- [TASK OBJECTIVE]
In the home-price report, reproduce the passage between "U.S. single-family home" and "months, CoreLogic reported.", inclusive, and switch each "August" to "September".

- [DOCUMENT EXCERPT]
=== Section Start ===

U.S. single-family home prices declined 4.4 percent year over year in August, with Nevada and Arizona experiencing double-digit percentage declines and West Virginia seeing the largest increase, up 8.6 percent, according to an index by property data firm CoreLogic.
Excluding distressed sales, including short sales and real estate owned (REO) sales, the national index fell 0.7 percent year over year in August. On a month-to-month basis, the index dropped 0.4 percent in August, which was the first such decline in four months, CoreLogic reported.
Thirty-eight states experienced a year-over-year drop in the index in August, while half the states and Washington, D.C., experienced a year-over-year index rise when distressed sales were excluded. West Virginia posted a 10.7 percent year-over-year rise in the index, excluding sales of distressed properties.

=== Section End ===

- [STORED DATA]
=== Section Start ===

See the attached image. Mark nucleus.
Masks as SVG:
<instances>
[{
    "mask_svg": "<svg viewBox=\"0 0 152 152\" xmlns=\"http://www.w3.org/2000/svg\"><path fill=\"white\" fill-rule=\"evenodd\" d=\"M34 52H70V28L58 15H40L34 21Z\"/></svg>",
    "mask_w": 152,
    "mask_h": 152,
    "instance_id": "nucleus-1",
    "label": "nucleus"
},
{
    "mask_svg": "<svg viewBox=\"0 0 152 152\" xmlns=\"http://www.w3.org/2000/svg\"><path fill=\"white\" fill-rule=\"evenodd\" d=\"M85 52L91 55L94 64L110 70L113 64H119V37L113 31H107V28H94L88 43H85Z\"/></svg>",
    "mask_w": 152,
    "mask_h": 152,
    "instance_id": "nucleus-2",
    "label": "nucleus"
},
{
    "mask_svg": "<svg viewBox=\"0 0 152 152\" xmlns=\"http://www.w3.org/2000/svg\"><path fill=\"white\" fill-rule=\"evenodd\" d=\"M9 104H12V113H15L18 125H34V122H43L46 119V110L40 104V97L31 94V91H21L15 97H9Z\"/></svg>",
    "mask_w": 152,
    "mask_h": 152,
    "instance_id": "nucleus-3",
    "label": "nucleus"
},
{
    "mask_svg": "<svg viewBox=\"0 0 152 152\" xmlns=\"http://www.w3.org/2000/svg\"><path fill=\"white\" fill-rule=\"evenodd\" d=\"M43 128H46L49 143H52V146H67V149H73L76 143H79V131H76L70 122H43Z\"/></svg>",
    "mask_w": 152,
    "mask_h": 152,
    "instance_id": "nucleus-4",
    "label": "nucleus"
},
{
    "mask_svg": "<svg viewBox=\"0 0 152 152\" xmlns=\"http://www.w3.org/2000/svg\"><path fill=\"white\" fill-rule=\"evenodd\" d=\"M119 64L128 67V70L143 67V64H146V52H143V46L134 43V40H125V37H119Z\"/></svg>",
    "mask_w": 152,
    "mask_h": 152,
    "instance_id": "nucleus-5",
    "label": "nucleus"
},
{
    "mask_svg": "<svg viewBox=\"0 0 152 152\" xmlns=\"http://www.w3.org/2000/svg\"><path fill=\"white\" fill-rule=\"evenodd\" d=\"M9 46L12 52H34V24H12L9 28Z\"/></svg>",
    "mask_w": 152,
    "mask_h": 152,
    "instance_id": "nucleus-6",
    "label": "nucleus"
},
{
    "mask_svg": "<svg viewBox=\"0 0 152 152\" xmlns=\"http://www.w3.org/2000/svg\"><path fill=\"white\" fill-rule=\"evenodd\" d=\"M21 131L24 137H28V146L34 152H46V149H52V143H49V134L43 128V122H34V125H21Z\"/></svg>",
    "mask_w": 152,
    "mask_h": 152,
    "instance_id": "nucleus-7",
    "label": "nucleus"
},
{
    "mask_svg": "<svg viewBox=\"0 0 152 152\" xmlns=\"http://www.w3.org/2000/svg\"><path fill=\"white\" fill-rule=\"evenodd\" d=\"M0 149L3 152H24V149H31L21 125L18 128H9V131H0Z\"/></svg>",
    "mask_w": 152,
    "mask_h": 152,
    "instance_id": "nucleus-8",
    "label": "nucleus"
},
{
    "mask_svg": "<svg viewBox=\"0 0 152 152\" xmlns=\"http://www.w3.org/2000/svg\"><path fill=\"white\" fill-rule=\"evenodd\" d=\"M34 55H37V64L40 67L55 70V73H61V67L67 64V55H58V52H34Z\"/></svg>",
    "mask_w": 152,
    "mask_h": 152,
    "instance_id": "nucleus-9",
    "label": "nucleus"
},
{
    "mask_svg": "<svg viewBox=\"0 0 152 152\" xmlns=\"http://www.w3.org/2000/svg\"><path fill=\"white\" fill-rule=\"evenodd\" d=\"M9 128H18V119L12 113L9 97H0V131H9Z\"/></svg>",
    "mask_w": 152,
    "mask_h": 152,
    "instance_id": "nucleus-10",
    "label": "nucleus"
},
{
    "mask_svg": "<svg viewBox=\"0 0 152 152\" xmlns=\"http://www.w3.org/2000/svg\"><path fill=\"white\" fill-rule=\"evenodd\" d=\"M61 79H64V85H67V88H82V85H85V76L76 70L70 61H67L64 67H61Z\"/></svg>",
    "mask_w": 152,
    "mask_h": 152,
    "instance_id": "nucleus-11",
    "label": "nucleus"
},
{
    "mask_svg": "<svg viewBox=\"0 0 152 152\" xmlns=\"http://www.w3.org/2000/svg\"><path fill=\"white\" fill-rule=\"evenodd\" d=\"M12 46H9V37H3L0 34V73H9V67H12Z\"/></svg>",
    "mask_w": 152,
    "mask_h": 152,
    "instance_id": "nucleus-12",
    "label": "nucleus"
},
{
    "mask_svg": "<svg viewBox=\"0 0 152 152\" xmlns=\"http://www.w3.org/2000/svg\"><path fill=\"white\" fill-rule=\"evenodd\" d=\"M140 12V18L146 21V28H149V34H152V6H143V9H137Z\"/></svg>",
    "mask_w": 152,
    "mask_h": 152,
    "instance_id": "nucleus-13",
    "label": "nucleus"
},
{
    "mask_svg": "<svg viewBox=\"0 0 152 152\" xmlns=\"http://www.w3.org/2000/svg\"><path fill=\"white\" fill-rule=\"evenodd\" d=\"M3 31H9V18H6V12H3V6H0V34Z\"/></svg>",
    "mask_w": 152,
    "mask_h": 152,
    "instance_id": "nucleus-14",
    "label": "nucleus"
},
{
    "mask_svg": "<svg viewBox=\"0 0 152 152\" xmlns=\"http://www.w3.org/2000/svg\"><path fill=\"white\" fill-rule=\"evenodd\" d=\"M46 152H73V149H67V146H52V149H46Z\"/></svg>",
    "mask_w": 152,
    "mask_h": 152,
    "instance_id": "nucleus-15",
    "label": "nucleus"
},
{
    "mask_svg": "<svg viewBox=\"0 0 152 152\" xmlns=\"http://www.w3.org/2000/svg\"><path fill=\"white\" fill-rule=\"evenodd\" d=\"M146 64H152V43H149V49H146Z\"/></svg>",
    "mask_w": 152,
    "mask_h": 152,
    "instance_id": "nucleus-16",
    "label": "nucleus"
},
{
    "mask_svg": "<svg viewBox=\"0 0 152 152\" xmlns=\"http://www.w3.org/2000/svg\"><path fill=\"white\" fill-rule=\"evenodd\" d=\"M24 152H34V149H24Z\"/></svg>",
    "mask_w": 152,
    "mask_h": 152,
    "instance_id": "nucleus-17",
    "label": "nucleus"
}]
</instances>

=== Section End ===

- [RESULT OF THE TASK]
U.S. single-family home prices declined 4.4 percent year over year in September, with Nevada and Arizona experiencing double-digit percentage declines and West Virginia seeing the largest increase, up 8.6 percent, according to an index by property data firm CoreLogic.
Excluding distressed sales, including short sales and real estate owned (REO) sales, the national index fell 0.7 percent year over year in September. On a month-to-month basis, the index dropped 0.4 percent in September, which was the first such decline in four months, CoreLogic reported.